» Task to complete
Reproduce each line exactly. Skip none.

» Records from a spatial question set
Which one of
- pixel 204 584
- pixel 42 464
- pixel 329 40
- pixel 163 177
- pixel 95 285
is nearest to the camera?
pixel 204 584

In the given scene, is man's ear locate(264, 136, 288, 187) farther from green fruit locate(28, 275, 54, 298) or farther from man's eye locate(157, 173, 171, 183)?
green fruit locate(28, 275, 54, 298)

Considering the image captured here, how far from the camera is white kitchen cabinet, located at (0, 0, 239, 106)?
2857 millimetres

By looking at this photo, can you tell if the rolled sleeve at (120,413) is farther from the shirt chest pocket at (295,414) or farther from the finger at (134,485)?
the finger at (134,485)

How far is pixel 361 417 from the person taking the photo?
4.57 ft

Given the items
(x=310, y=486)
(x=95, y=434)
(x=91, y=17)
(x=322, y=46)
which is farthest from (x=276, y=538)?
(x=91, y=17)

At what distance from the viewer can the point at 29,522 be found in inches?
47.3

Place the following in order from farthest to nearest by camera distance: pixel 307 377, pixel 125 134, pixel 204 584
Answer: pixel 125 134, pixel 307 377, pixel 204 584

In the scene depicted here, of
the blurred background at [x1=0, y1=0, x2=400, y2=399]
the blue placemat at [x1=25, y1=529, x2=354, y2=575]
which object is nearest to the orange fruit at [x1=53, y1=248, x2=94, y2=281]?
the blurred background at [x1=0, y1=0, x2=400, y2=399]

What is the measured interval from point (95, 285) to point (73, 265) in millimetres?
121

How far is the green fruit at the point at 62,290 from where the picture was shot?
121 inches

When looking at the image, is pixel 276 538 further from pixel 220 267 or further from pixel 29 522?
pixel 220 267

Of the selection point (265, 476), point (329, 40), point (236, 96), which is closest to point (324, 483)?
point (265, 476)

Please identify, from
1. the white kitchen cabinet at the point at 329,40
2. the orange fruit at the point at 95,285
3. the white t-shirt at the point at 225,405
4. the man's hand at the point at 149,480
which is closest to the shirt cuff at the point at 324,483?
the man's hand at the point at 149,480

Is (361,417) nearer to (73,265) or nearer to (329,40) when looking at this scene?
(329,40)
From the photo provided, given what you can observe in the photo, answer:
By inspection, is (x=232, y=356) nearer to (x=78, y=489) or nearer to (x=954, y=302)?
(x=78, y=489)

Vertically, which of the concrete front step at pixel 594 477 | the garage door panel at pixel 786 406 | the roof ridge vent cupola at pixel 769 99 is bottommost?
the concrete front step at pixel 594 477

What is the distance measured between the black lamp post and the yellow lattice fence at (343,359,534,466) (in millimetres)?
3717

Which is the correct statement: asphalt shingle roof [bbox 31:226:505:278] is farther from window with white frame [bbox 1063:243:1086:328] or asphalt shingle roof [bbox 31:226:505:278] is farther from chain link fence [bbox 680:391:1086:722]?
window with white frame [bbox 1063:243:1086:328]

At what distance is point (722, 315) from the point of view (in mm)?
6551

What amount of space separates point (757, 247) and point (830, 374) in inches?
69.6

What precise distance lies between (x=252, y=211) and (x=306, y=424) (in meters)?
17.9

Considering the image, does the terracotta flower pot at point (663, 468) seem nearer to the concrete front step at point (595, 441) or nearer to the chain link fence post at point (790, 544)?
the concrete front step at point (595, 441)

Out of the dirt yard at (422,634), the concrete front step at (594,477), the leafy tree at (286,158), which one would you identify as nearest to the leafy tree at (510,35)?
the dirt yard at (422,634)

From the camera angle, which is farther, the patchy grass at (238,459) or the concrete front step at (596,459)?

» Answer to the exercise
Which one of
- pixel 204 584
- pixel 42 464
- pixel 329 40
- pixel 163 177
- pixel 95 285
is nearest to the camera?
pixel 204 584

In the given scene, is man's ear locate(264, 136, 288, 187) farther from green fruit locate(28, 275, 54, 298) or farther from man's eye locate(157, 173, 171, 183)?
green fruit locate(28, 275, 54, 298)

Considering the image captured here, how far from the camera is white kitchen cabinet, located at (0, 0, 239, 106)?
2857 millimetres

By looking at this photo, can you tell if the rolled sleeve at (120,413) is farther from the shirt chest pocket at (295,414) or farther from the finger at (134,485)?
the finger at (134,485)

How far is pixel 361 417 from the person taking the photo?
4.57 ft

Given the items
(x=310, y=486)
(x=95, y=434)
(x=91, y=17)
(x=322, y=46)
which is farthest from (x=276, y=538)?
(x=91, y=17)

At what distance from the viewer can the point at 29,522 be found in inches?
47.3

Place the following in order from farthest to nearest by camera distance: pixel 307 377, pixel 125 134, pixel 204 584
Answer: pixel 125 134, pixel 307 377, pixel 204 584

In the scene depicted here, of
the blurred background at [x1=0, y1=0, x2=400, y2=399]
the blue placemat at [x1=25, y1=529, x2=354, y2=575]
which object is nearest to the orange fruit at [x1=53, y1=248, x2=94, y2=281]?
the blurred background at [x1=0, y1=0, x2=400, y2=399]

What is the measured interval from point (95, 285) to point (73, 265) in millimetres?
121

How far is the green fruit at the point at 62,290 from where the picture was shot?
121 inches

When looking at the image, is pixel 276 538 further from pixel 220 267 or further from pixel 29 522?
pixel 220 267

Of the selection point (265, 476), point (329, 40), point (236, 96), which is closest to point (324, 483)?
point (265, 476)

Please identify, from
1. the white kitchen cabinet at the point at 329,40
2. the orange fruit at the point at 95,285
3. the white t-shirt at the point at 225,405
4. the man's hand at the point at 149,480
which is closest to the shirt cuff at the point at 324,483?
the man's hand at the point at 149,480

Is (361,417) nearer to (73,265) or nearer to (329,40) when looking at this scene?
(329,40)
From the photo provided, given what you can observe in the photo, answer:
By inspection, is (x=232, y=356) nearer to (x=78, y=489) or nearer to (x=954, y=302)?
(x=78, y=489)

Vertically, which of the concrete front step at pixel 594 477 | the garage door panel at pixel 786 406 | the roof ridge vent cupola at pixel 769 99 is bottommost?
the concrete front step at pixel 594 477

What is the distance measured between the black lamp post and the yellow lattice fence at (343,359,534,466) (in millimetres)?
3717

Which is the correct statement: asphalt shingle roof [bbox 31:226:505:278] is farther from window with white frame [bbox 1063:243:1086:328] or asphalt shingle roof [bbox 31:226:505:278] is farther from chain link fence [bbox 680:391:1086:722]?
window with white frame [bbox 1063:243:1086:328]

At what distance is point (722, 315) from the point of view (in mm)?
6551

What amount of space separates point (757, 247) and point (830, 374) in inches?
69.6

What precise distance lies between (x=252, y=211) and (x=306, y=424) (in meters)?
17.9

Considering the image, does the terracotta flower pot at point (663, 468) seem nearer to the concrete front step at point (595, 441) or nearer to the chain link fence post at point (790, 544)?
the concrete front step at point (595, 441)

Out of the dirt yard at (422,634), the concrete front step at (594,477), the leafy tree at (286,158), which one would you identify as nearest to the leafy tree at (510,35)?
the dirt yard at (422,634)

From the camera angle, which is farther, the patchy grass at (238,459) or the concrete front step at (596,459)?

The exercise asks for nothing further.